Patient Selection for Alemtuzumab for Treatment of MS

Video

Fred D. Lublin, MD: Let’s move on to alemtuzumab. We talked a little bit about this, but Amit, why don’t you take it up.

Amit Bar-Or, MD, FRCP: Alemtuzumab is an anti-CD52, a monoclonal antibody. It depletes fairly broad swaths of immune cells, including B cells and T cells. It’s highly effective at limiting relapse biology, and we did talk a little bit before about the potential for it also to allow you to get off therapy after a couple of cycles, to benefit from a durable control of your disease activity. It has been associated with a rather high frequency of secondary autoimmunity, largely thyroid but not only thyroid. And it’s because of the less common secondary autoimmunity complications that can include life-threatening issues, including platelet disorder or dysfunction or kidney problems, that one needs to monitor this treatment with monthly blood draws for 5 years. So that represents a fairly substantial burden.

And in the last few years, we’ve seen another family, if you like, of complications that seem to be vessel related with a mechanism that is not entirely clear, but this is including dissections, and strokes, and others, which have been associated with fairly high morbidity and even mortality.

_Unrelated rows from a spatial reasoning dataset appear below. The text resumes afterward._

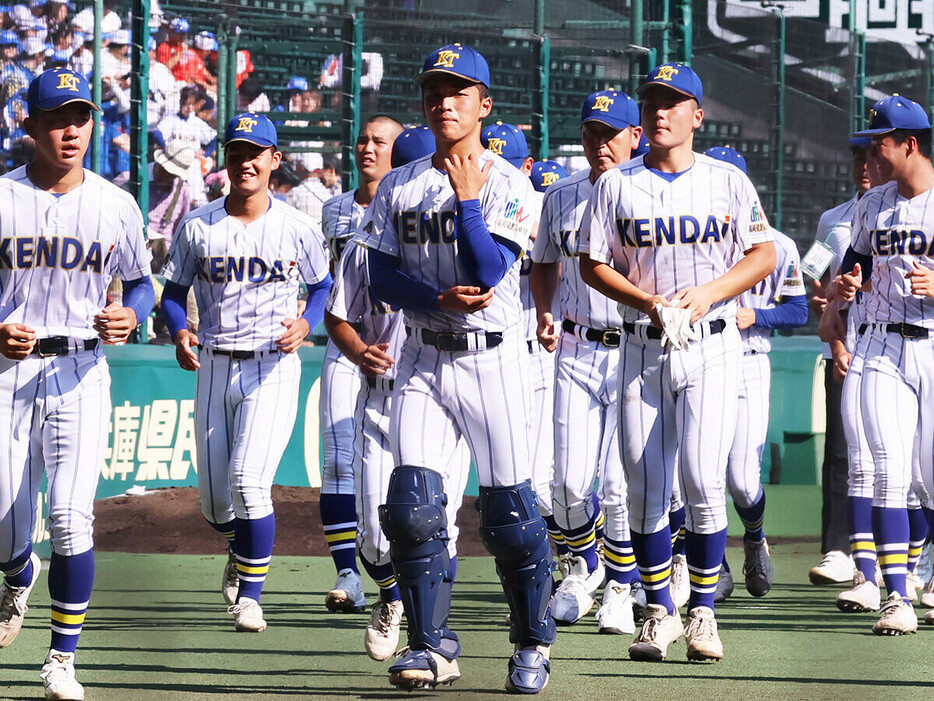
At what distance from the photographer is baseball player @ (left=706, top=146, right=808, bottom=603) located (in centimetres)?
803

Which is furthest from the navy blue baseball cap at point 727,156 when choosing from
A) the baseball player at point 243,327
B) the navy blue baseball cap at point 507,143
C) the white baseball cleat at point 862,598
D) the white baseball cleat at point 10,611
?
the white baseball cleat at point 10,611

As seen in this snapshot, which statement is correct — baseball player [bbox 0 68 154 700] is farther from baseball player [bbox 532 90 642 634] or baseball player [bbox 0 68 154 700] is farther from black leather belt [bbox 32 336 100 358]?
baseball player [bbox 532 90 642 634]

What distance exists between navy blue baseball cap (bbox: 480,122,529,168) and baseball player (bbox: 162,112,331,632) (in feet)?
4.05

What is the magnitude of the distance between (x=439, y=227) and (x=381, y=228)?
22 cm

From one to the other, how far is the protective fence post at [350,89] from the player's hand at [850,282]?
14.4 ft

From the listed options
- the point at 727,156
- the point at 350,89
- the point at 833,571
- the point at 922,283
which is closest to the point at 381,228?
the point at 922,283

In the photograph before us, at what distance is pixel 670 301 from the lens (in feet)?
19.3

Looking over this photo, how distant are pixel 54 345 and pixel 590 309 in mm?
2659

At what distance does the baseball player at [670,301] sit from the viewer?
5961mm

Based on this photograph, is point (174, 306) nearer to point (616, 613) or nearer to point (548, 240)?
point (548, 240)

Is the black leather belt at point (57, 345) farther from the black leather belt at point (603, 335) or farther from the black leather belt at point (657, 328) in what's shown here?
the black leather belt at point (603, 335)

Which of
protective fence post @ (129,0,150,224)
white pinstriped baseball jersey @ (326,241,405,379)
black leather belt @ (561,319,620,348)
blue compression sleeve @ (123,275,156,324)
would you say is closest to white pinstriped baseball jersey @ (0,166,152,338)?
blue compression sleeve @ (123,275,156,324)

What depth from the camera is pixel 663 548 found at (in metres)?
6.20

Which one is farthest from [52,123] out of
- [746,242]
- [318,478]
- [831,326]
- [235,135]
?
[318,478]
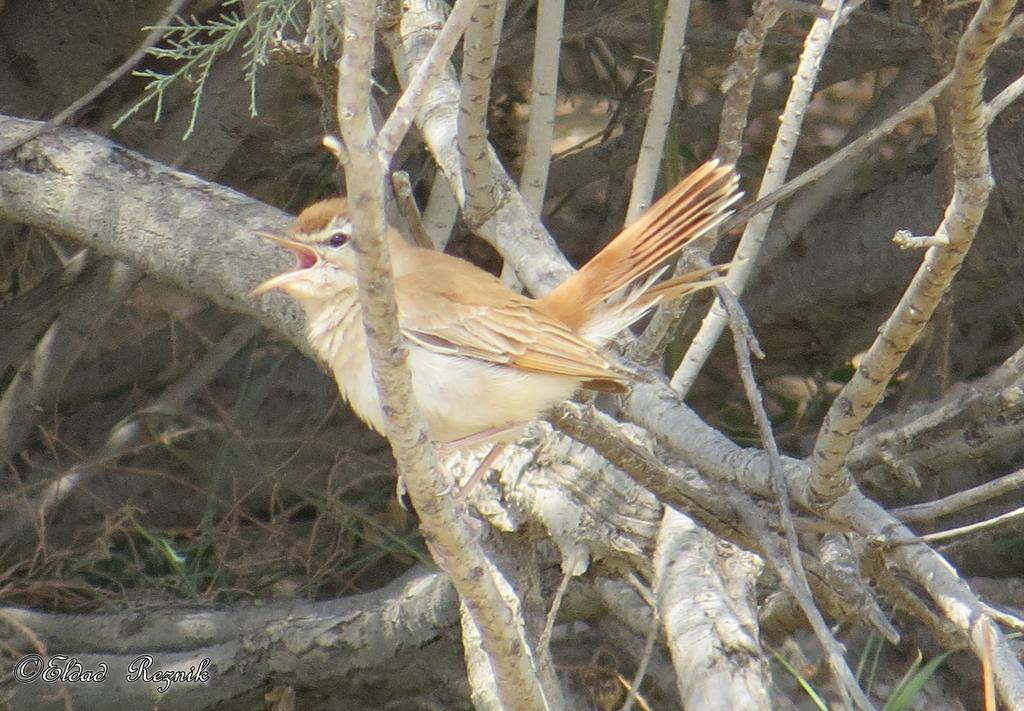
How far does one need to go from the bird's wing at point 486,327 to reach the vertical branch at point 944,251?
2.00ft

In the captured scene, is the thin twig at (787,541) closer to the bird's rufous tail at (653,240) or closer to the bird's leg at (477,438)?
the bird's rufous tail at (653,240)

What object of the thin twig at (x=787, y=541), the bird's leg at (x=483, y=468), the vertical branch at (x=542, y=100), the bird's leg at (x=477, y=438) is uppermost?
the vertical branch at (x=542, y=100)

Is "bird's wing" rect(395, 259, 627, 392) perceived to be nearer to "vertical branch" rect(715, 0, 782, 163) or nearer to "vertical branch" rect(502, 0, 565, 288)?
"vertical branch" rect(502, 0, 565, 288)

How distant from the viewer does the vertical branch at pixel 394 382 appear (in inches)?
63.8

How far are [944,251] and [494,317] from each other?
1.35m

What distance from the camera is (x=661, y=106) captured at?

So that has taken away some of the enthusiasm over using it, at least early on, but it is still available in the armamentarium for patients who haven’t responded sufficiently to other treatments.

Fred D. Lublin, MD: Do you think it has an advantage over either CD20 inhibitors or natalizumab?

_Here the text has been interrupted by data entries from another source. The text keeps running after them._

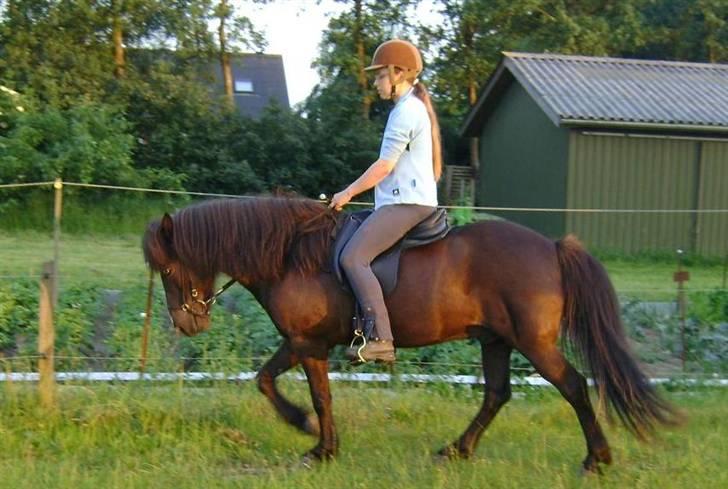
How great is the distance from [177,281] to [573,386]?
2.48m

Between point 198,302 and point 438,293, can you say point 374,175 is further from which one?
point 198,302

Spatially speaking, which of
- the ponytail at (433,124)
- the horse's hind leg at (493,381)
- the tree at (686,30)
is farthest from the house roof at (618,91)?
the ponytail at (433,124)

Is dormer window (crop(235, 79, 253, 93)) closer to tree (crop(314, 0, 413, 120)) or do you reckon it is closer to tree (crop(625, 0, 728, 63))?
tree (crop(314, 0, 413, 120))

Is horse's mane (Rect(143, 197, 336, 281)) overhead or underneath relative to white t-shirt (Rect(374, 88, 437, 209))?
underneath

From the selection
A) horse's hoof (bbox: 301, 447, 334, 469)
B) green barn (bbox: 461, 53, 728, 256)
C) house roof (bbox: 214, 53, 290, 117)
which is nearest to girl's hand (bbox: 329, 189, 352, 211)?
horse's hoof (bbox: 301, 447, 334, 469)

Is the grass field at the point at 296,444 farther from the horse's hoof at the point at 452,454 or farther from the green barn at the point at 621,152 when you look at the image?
the green barn at the point at 621,152

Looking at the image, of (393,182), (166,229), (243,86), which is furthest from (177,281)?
(243,86)

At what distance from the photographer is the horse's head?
551cm

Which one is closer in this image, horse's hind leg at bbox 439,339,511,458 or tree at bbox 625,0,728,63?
horse's hind leg at bbox 439,339,511,458

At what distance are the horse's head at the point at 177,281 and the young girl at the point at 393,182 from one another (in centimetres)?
98

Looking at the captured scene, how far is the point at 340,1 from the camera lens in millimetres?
28234

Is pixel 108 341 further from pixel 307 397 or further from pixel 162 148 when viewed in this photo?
pixel 162 148

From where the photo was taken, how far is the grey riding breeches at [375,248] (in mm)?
5211

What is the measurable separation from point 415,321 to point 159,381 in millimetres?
2125
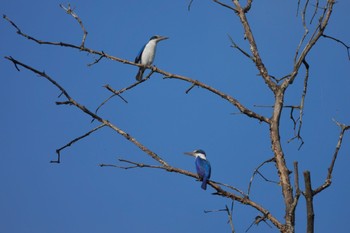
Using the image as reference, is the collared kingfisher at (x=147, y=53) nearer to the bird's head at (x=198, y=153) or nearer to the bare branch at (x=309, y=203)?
the bird's head at (x=198, y=153)

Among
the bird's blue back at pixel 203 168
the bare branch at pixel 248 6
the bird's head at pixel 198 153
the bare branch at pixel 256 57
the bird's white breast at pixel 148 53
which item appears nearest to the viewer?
the bare branch at pixel 256 57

Amit Bar-Or, MD, FRCP: It depends what you mean by advantage. From an efficacy standpoint, it has clearly very high efficacy and without a head-to-head, it’s going to be difficult to see whether one is superior to the other. But in terms of the burden, the baggage, and the risks associated at least with the first epoch of treatment, the anti-CD20s and natalizumab in people who aren’t infected with a JC [John Cunningham] virus, the risks are really quite low, at least for several years of treatment.

Fred D. Lublin, MD: That may get into the group that you were talking about, the 1 to 1000, that there may be some who say, as you alluded to, “Well, if I take this for a couple of years, maybe I could stop.”

Amit Bar-Or, MD, FRCP: Exactly.

Patricia K. Coyle, MD: They have very interesting data out to 10 years that indicate maybe more than 50% have normalized their brain volume, and really lowered their neurofilament light protein. That’s intriguing to have treatment just in your first 2 years and then 8, 9, 10 years later, apparently normal brain volume loss and normal neurofilament light protein, if that’s actual. But they have presented some data that would be intriguing if they are accurate.